Censored: journal suspended and editor dismissed

 
 
Viet Nam Right Now

 October 4, 2016

 

The Communist authorities have shut down a state run website and sacked its editor, showing the speed with which they’re prepared to suppress reporting of sensitive issues.

Readers of the website PetroTimes are being confronted with a one line message, saying that the journal has been suspended for three months on orders of the government.

The editor, Nguyen Nhu Phong, a former police colonel, was dismissed and stripped of his press card according to a statement from the information ministry.

It said he had committed “wrongdoing in press activities”, without giving further details.

Foreign press reports say the government appeared to intervene after the journal carried an interview with an exiled writer, Bui Thanh Hieu.

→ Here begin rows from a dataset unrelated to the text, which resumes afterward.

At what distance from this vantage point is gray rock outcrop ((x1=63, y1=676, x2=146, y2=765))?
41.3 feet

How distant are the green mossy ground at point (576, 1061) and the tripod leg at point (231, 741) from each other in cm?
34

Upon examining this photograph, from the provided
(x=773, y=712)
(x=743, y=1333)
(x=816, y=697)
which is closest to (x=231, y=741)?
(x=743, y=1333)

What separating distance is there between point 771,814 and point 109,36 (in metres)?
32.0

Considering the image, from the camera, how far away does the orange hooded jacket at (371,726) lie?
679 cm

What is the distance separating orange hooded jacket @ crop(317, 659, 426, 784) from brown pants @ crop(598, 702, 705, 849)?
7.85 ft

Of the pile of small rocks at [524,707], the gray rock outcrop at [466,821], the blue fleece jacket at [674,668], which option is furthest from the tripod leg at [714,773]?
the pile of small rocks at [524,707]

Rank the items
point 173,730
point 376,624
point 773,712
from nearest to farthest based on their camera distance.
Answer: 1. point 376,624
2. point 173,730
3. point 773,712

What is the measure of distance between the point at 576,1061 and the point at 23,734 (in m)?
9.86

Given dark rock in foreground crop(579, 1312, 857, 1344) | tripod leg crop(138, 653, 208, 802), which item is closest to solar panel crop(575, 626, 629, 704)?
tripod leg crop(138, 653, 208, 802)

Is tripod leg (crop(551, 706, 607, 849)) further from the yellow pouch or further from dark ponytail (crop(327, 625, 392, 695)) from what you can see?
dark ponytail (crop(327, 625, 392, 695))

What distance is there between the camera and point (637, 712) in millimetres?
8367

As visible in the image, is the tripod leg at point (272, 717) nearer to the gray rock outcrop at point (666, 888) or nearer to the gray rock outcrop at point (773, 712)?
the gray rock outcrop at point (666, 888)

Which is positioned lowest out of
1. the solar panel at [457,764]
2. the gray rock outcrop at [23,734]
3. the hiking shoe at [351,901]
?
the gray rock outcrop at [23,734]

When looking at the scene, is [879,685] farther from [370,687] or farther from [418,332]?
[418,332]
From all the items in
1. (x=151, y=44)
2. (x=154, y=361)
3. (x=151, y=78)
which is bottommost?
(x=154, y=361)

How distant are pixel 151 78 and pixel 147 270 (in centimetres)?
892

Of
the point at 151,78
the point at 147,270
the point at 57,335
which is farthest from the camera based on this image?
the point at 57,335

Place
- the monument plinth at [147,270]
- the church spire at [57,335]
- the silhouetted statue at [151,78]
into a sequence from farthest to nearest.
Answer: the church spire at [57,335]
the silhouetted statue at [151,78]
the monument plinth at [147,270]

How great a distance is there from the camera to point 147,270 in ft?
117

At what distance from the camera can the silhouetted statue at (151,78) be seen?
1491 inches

The item, published on September 30, later disappeared from the website.

Mr Hieu has been investigating the disappearance of a former senior Communist party official and executive of a state construction company, Trinh Xuan Thanh, who is wanted on charges of economic mismanagement.

Mr Thanh has left Vietnam and the authorities have requested help from Interpol to locate him.

Mr Thanh presided over significant losses while chairman of PetroVietnam Construction, a subsidiary of the state oil company.

There have been suggestions that Mr Thanh could be involved in a feud with other Communist party bosses.

The government remains acutely sensitive to any discussion of internal struggles inside the leadership.

Independent bloggers are routinely harassed and sometimes sentenced to lengthy prison terms. Official newspapers and journals are subjected to strict censorship.